She could hear him swallow. He said in a low voice, “The Master of Culter? She wants to hurt you and the Master of Culter?”
“Yes.”
“Then she willna!” said Sym, and hurled himself at Christian’s horse.
The impact of his body jarred her forward, breathless. She felt him settle behind her, the brush of the reins as he gathered them tight; the firm clasp of his arm around her waist. The horse drew himself in, quivered, and answering Sym’s heels swerved, spun, and drove like an arrow through the cavalcade.
Burst asunder, rearing, scattered, speechless, they looked after the flying horse; then, streaming up from the green Tyneside meadows, scrambling and pecking and hullooing over the little hills, they followed in full cry.
Christian had no breath. Crushed in the boy’s grip, thought was driven from her by the speed of the animal; her hair buffeted and flew about her face, and her skirts tugged and twisted. The clasp at her waist shifted, and she managed a gasp. “Sym, you fool, go back! We’ll be overtaken and it’ll be—all the worse for us both.”
For answer Sym drove his spurs again. “I started the trouble, and I’ll get you out of it, if it’s only to find a place for those papers … could ye get them ready, now?”
She couldn’t.
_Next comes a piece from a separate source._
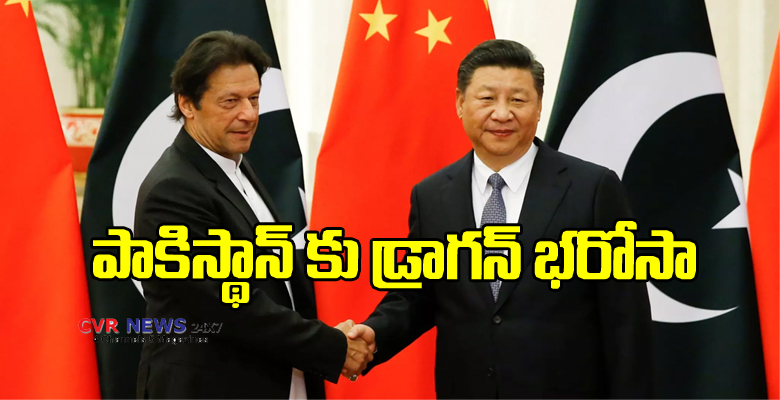 china to invest 1 billion in pakistan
Samuel Harvey’s statement—the paper she had denied to Margaret Douglas—was sewn very thoroughly in her saddlecloth. Nor were they likely, doubly burdened, to make enough ground to retrieve and hide it unseen. She said forcibly, “Simon: stop this horse and turn around. It’s no good!”
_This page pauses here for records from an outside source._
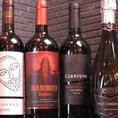 ワインも豊富にご用意しております!焼鳥×ワインをお楽しみいただけます!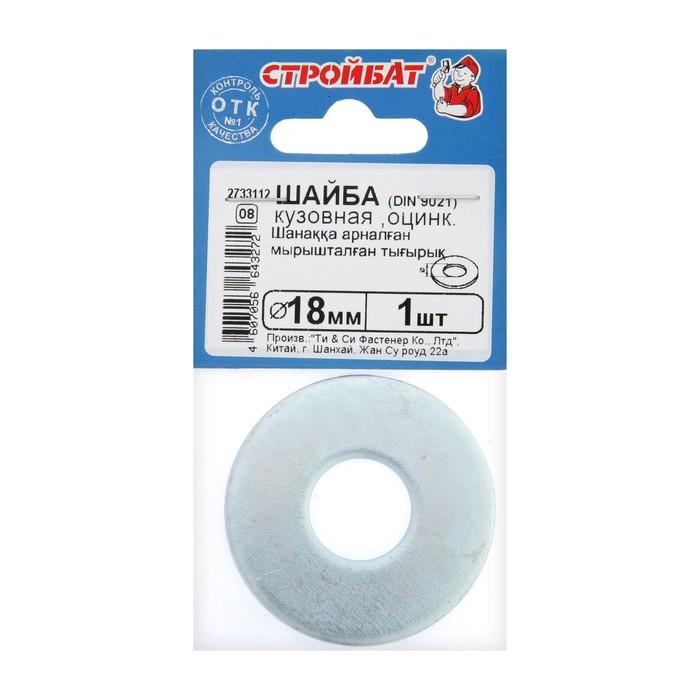 Шайба оцинк.кузовная DIN 9021 18 мм, 1шт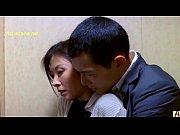 Lee Mi-sook An Affair 1998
He didn’t answer her. Instead, above the thud and jangle and creak of the galloping horse there came an odd, rustling noise. It stopped suddenly with a bump, and Sym gave a little grunt. The arms about her slackened and the pressure at her back shifted. Christian cried once, “Simon!” and then with a clatter the whole body behind her shook itself loose and, rolling over the gelding’s haunches, thudded on the heather.
The horse, already overexcited, entered a glory of self-induced fright and, the reins swaying against its knees, took the bit between its teeth.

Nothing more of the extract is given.